Python Machine Learning Conference & GeoPython 2020

»A semantic querying system for Earth observation imagery«
2020-09-22, 11:00–11:30, Room 2 is a first step towards a semantic querying system for Earth observation imagery. It implements a Python-based inference engine that can be used to directly infer information from EO imagery without the need for domain knowledge or programming skills.

Earth observation (EO) data and subsequently produced information are essential for understanding, modelling, and predicting natural and human-related processes. With the free and open data policy of Landsat and Copernicus, we have seen a massive increase in volume (e.g. > 3TB of data every day from Copernicus satellites) as well as improved accessibility of these kinds of data. Technological developments, such as data cubes (e.g. OpenDataCube), scalable cloud-based analysis platforms (e.g. Google Earth Engine) and standardized data access APIs (e.g. OpenEO), are easing EO data retrieval and increasing possible processing speeds. This creates opportunities for a wide range of application domains, including ones, which did not previously utilise EO data.

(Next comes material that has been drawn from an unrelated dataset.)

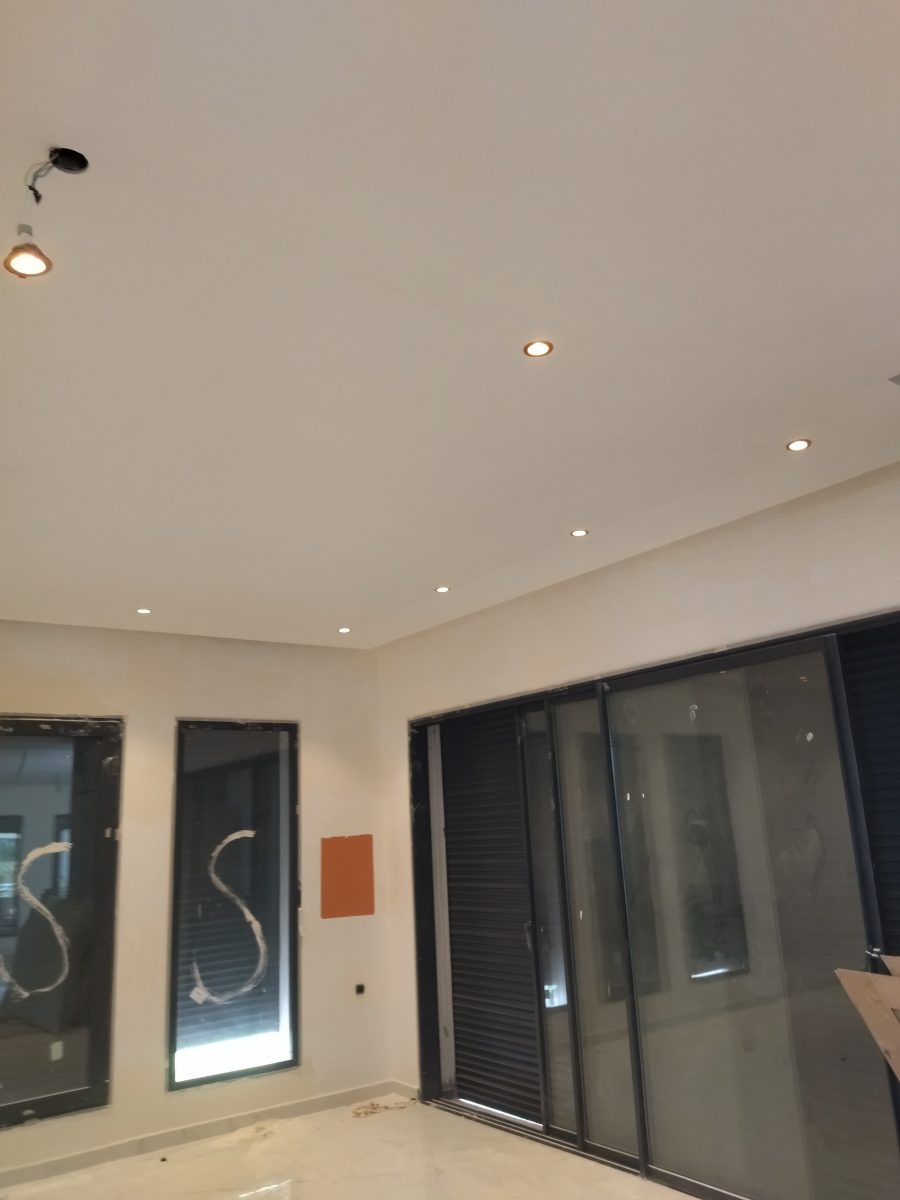 Pièce à faux plafond à spots et baies vitrées noires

However, an important, remaining challenge is that EO imagery cannot be directly translated into information. Imagery lacks inherent semantic meaning, thus requiring some degree of interpretation. For example, a multi-spectral Earth observation image consists of an array of digital numbers, while a user expects a semantic categorical value describing a real-world entity such as "vegetation". This limits the exploitation of the value of EO imagery because interpretation is inherently ill-posed, requires advanced domain expertise and complicates data-driven, machine-based information production.

The project addressed these issues by taking a first step in developing a semantic querying system for EO imagery and testing it using all Sentinel-2 imagery covering Austria as a first use case. The project implemented an AI-based image understanding system enabling a variety of users to directly infer information from semantically enriched EO imagery without the need for either domain knowledge or programming skills. Queries can be expressed in a newly developed, intuitive semantic query language, and graphically constructed inside a user-friendly Web-frontend. The novelty of the query language is to separate the extraction of semantic concepts from their analysis as multi-dimensional data structure. The queries are evaluated inside an in-house developed inference engine, which abstracts image-domain terminology, retrieves and wrangles the necessary data, and returns the requested information to the user. The inference engine is written in Python, and mostly built on top of the xarray library.

The proposed talk will introduce the developed semantic querying system, emphasize its importance for information extraction from EO imagery, and describe in more detail the ins and outs of the technical implementation.